▶ **Quoted passage**
= = = =
Barker, Vanessa. The Politics of Imprisonment: How the Democratic Process Shapes the Way America Punishes Offenders. New York: Oxford University Press, 2009. ix + 252 pages. Cloth, $35.00.
Criminologist Vanessa Barker has conceptualized, researched, and written a first-rate and cutting-edge work that explores the interactions among several variables at the state level in explaining different approaches to punishment in democratic America. This readable, extensively documented, and logically-organized monograph was awarded a 2009 Pass Award from the National Council on Crime and Delinquency under the "literature" category, which rightly spotlighted Barker's abilities as not only a scholar, but as a competent writer. This contribution to the scholarship on detention policies and theories, including incarceration goals and trends, democratic practices, and crime and punishment, from a (cross-regional) comparative (intra-United States) perspective, is a socio-historical treatment of the origins and development of varying penal policies, and of how most citizens understand, and respond to, crime and punishment in their local communities.
= = = =
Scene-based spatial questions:
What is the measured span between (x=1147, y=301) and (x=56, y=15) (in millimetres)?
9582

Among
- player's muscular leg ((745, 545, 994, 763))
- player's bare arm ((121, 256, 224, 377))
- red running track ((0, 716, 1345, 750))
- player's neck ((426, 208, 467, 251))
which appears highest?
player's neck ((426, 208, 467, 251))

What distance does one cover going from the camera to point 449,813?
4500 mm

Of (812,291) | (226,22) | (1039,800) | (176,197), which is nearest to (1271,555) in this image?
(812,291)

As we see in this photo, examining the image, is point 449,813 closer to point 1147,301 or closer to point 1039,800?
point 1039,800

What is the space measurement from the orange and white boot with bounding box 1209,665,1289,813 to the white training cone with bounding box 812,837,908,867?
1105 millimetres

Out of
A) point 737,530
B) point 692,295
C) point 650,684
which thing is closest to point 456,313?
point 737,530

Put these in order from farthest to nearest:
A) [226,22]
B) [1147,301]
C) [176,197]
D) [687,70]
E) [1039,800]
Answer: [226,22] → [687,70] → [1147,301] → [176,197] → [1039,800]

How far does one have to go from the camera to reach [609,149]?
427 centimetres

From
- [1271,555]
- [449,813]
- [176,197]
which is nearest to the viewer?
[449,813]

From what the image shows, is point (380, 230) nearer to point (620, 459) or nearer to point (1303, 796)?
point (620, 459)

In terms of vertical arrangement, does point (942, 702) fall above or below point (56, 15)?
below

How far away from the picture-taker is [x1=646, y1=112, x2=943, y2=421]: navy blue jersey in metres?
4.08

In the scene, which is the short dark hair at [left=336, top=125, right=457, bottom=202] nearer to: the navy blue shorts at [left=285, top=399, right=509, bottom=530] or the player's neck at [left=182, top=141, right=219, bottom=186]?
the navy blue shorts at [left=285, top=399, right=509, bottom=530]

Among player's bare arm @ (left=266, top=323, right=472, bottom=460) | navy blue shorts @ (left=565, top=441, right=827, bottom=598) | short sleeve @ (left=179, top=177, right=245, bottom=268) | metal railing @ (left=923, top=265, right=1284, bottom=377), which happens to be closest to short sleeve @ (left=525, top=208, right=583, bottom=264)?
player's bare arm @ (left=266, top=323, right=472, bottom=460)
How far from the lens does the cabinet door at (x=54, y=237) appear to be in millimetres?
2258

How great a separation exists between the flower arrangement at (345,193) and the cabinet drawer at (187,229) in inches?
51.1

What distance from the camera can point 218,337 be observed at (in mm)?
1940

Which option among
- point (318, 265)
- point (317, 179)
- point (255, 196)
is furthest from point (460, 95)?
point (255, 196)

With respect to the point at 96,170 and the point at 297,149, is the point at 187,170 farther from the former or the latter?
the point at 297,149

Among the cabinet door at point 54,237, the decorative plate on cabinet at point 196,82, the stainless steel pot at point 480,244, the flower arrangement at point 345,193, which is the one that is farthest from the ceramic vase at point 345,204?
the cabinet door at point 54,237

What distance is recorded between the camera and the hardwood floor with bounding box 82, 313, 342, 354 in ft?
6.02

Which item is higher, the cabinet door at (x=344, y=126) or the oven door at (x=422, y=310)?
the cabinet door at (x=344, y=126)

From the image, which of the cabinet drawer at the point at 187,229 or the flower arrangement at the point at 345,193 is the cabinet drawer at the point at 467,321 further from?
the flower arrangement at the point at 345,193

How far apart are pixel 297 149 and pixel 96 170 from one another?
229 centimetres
= = = =
▶ **Description of the task**
Recast the paragraph of the book review that begins "Criminologist Vanessa Barker has conceptualized" as a short bulleted list of its main facts.

▶ **Task solution**
- Criminologist Vanessa Barker's work explores how several state-level variables interact to explain different approaches to punishment in democratic America.
- The monograph is readable, extensively documented, and logically organized.
- It won a 2009 Pass Award from the National Council on Crime and Delinquency in the "literature" category, recognizing Barker as both scholar and writer.
- It adds to scholarship on detention policies and theories, incarceration goals and trends, democratic practices, and crime and punishment, comparing regions within the United States.
- It gives a socio-historical account of how varying penal policies arose and developed, and of how most citizens understand and respond to crime and punishment in their local communities.